Text passage:
┌──

This is not just food for thought; it is the reality that the enormous potential of the country, in terms of is people-potential, as well as mining and energy resources, could easily be fulfilled were it to be unshackled from the sanctions burden.
The problem is not just the sanctions themselves, it is the threat of being sanctioned, and that keeps so many western companies away. But there is no ‘law against looking’, or having a 'proper gander’ as they say, or against talking, and even having a plan in place for when sanctions are eased or lifted, (whenever that may be!)
Northern Korea has an army of people, who are chomping at the bit to enter the wonderful world of international trade and commerce, that they have been hitherto excluded from. Although the whole of Korea, north and south, has long been referred to as "The Hermit Kingdom", in reality it is the US government that has systematically sought to isolate the country, and place it under sanctions. People are allowed to travel out; and people are allowed to travel in! We have taken many groups of business-minded people here ourselves. That, together with tourism is what we facilitate.
At the end of 2019, when both China and Russia, the country’s only two proper neighbours, sought to seek the approval of the UN Security Council to relax some of the onerous restrictions of sanctions on the nation, it was only the USA that strongly objected. South-Koreans want to go there to do business too; but for now they are not allowed. Nor are American or Japanese citizens - what an opportunity for the Europeans (Including Australasians, British and Canadians (the ABC) who should not be frightened to go there and have a look for themselves!
The DPRK’s frustration is clear. They want to unleash more of their Mining, Minerals and Metals (MMM) potential, onto international markets like the London Metals Exchange, as well as their renewable-energy potential. The wind off Rajin on the northeast coast, is said to be "strong-enough to break an oxen’s neck'’, and the world’s largest wave-project is just off the east coast next to the DMZ in south-Korea.
As can be seen elsewhere in this special 20th Anniversary edition of KBN, the concerted effort to move renewable-energy production ahead of coal has worked, and the ‘Hydro-Energy’ serge in capacity has led renewables production into the number one slot ahead of the coal-production which used to account for more than 50% of electricity production; now hydro is the top producer.
Combining the mining and energy sectors to enhance the manufacturing-sector, with the addition not just of ‘battery metals’, but adding real people, and managerial-skills
into the equation, may produce a different kind of ‘boom’ from the one the US politicians are always banging-on about.

└──

Dataset section:
┌──

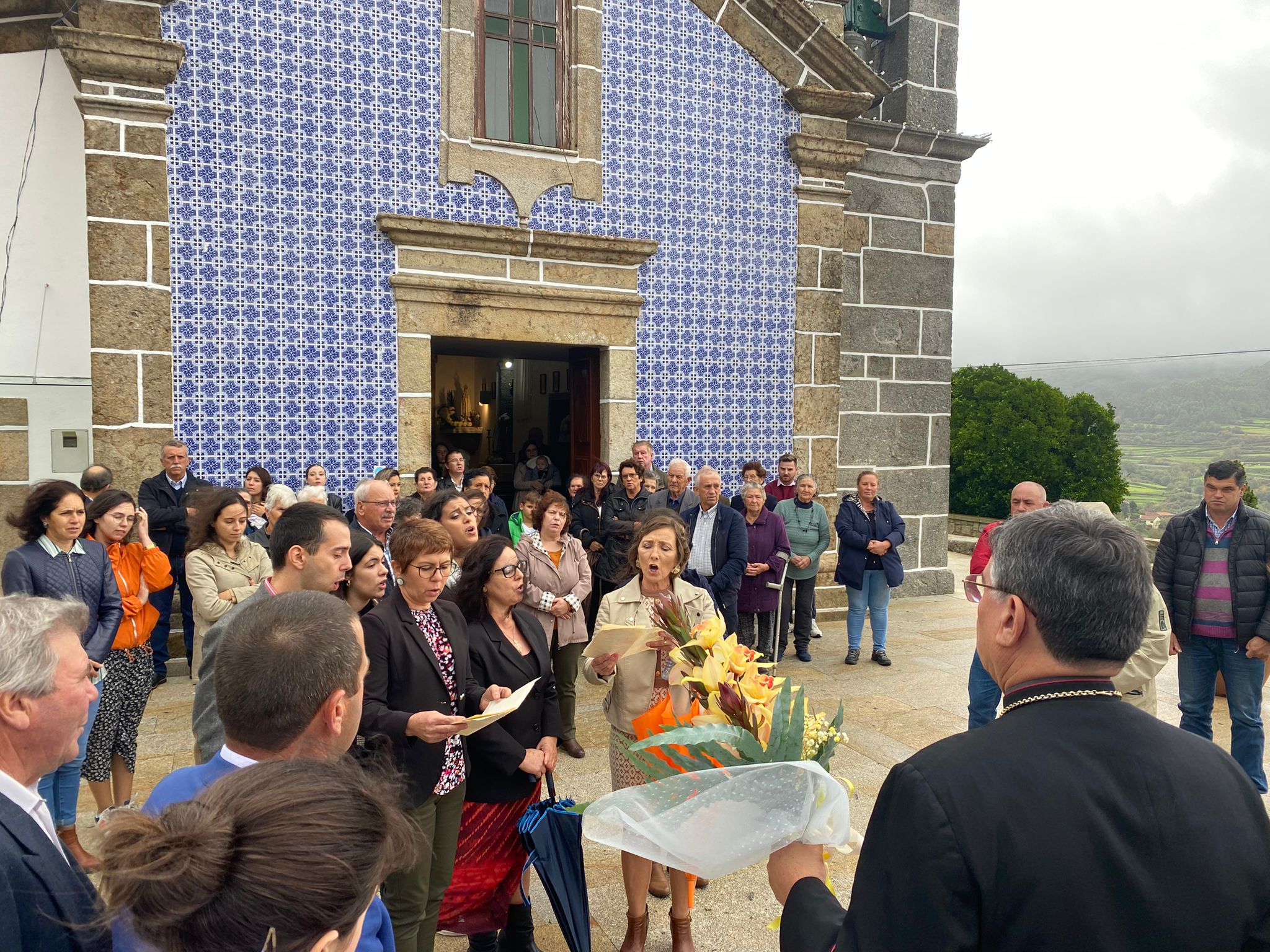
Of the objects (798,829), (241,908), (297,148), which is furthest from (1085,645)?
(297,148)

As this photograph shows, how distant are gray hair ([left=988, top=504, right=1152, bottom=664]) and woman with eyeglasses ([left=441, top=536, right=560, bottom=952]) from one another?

└──

What is asked:
Answer these questions from the sanctions passage:
(a) Which country strongly objected when China and Russia sought to relax sanctions at the end of 2019?
(b) What international market is named as a destination for the country's mining, minerals and metals output?
(c) Which form of electricity production is now the top producer?
The listing comes from a separate source unrelated to the sanctions passage.

Right answer:
(a) The USA
(b) The London Metals Exchange
(c) Hydro